> Textausschnitt
Essen im Pflegeheim:Drei-Sterne-Brei

Smoothfood Geschichte

Püriertes Gemüse, hier mit Fleischfarce in Würstchenform, kann Gourmetansprüchen genügen und dennoch bezahlbar sein.

(Foto: Smoothfood)

Das Essen in Pflegeheimen verstößt oft gegen die Menschenwürde. Wieso eigentlich? Besuch bei Köchen, die wissen, wie es besser geht.

Von Nina von Hardenberg

Die Fotos haben einen Gelbstich, sie sehen nach den Siebzigerjahren aus. Man erkennt Plastikteller oder Näpfe mit grünem oder braunem Brei, halb übergeschwappt und schmierig, und in jedem Fall nicht als eine konkrete Speise zu identifizieren. Püriertes Essen ist das, wie es seit Jahrzehnten in Pflegeheimen Menschen vorgesetzt wird, die schlecht kauen oder schlucken können. "Kochen ist immer ein Beziehungsangebot. Eine Botschaft, wie ich über jemanden denke", sagt Markus Biedermann, während er die Bilder mit einem Beamer an die Wand wirft. "Diese Botschaft heißt, du gehst mir am Arsch vorbei. Fuck you."

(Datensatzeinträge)
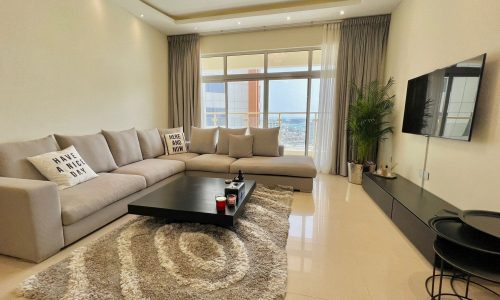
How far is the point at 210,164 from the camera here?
3631 mm

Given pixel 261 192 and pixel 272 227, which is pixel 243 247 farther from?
pixel 261 192

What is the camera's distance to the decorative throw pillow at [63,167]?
227 cm

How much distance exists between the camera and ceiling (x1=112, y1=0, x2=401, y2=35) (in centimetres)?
371

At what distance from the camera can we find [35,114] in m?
2.67

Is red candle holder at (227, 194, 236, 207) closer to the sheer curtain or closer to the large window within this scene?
the sheer curtain

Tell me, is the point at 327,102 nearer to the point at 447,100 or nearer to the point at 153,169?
the point at 447,100

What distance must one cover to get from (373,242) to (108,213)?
251 cm

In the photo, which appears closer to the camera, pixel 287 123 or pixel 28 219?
pixel 28 219

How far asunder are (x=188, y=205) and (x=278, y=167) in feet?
5.17

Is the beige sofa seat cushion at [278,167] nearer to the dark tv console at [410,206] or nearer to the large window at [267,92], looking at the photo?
the dark tv console at [410,206]

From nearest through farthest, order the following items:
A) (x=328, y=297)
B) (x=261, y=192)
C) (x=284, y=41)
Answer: (x=328, y=297), (x=261, y=192), (x=284, y=41)

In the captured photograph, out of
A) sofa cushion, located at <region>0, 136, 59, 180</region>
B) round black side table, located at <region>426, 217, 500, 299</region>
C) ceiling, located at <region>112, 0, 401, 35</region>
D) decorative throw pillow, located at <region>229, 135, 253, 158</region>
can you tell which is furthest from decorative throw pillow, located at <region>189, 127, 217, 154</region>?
round black side table, located at <region>426, 217, 500, 299</region>

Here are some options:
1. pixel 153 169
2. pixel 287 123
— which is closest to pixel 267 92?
pixel 287 123

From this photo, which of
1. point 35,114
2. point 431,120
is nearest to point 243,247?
point 431,120
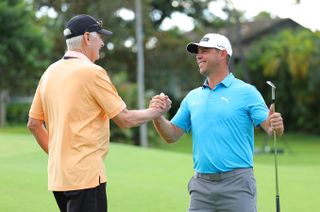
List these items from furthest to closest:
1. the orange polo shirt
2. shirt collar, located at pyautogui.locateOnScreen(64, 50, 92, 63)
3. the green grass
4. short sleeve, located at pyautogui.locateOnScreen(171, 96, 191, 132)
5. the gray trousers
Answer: the green grass
short sleeve, located at pyautogui.locateOnScreen(171, 96, 191, 132)
the gray trousers
shirt collar, located at pyautogui.locateOnScreen(64, 50, 92, 63)
the orange polo shirt

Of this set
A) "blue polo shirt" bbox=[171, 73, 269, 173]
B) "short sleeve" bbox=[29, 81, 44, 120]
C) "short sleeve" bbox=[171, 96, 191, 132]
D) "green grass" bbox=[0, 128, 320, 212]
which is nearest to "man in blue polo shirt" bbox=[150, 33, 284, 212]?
"blue polo shirt" bbox=[171, 73, 269, 173]

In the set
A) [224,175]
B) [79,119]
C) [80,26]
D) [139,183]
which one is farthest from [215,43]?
[139,183]

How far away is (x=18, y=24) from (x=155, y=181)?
21.3m

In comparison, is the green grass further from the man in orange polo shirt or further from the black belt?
the man in orange polo shirt

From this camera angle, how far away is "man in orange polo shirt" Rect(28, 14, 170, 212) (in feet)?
13.5

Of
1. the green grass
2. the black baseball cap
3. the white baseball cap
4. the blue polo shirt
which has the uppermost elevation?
the black baseball cap

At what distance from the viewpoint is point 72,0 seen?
33781mm

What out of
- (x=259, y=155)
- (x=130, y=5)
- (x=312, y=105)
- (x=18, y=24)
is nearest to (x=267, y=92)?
(x=312, y=105)

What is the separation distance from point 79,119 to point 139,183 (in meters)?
7.39

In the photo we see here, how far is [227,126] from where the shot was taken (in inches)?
188

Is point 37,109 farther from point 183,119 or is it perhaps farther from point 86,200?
point 183,119

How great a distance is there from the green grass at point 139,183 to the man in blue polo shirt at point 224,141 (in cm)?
389

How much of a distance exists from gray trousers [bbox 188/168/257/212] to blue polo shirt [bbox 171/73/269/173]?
0.21ft

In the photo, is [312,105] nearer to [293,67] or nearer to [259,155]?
[293,67]
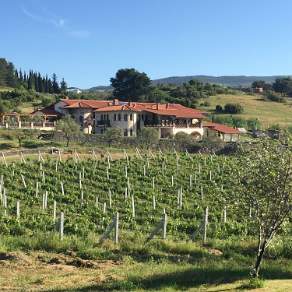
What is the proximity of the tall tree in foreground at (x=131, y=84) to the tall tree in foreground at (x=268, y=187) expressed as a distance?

> Aufgabe 1
Entscheide für jede der Aussagen (a) bis (c), ob sie mit dem Textausschnitt übereinstimmt, und belege dein Ja oder Nein mit den entscheidenden Worten aus dem Textausschnitt als wörtlichem Zitat.
(a) Die Fotos, die Markus Biedermann zeigt, haben einen Gelbstich.
(b) Auf den Fotos wird das Essen auf Porzellantellern serviert.
(c) Für Markus Biedermann ist Kochen immer ein Beziehungsangebot.
> Aufgabe 2
Beantworte die folgenden Fragen zum Textausschnitt jeweils kurz.
(a) Womit wird das pürierte Gemüse auf dem Foto kombiniert?
(b) Wer hat den Textausschnitt verfasst?
(c) Womit wirft Markus Biedermann die Bilder an die Wand?

> Antwortfeld 1
(a) Ja: „Die Fotos haben einen Gelbstich“
(b) Nein: „Man erkennt Plastikteller oder Näpfe“
(c) Ja: „Kochen ist immer ein Beziehungsangebot.“

> Antwortfeld 2
(a) Mit Fleischfarce in Würstchenform.
(b) Nina von Hardenberg.
(c) Mit einem Beamer.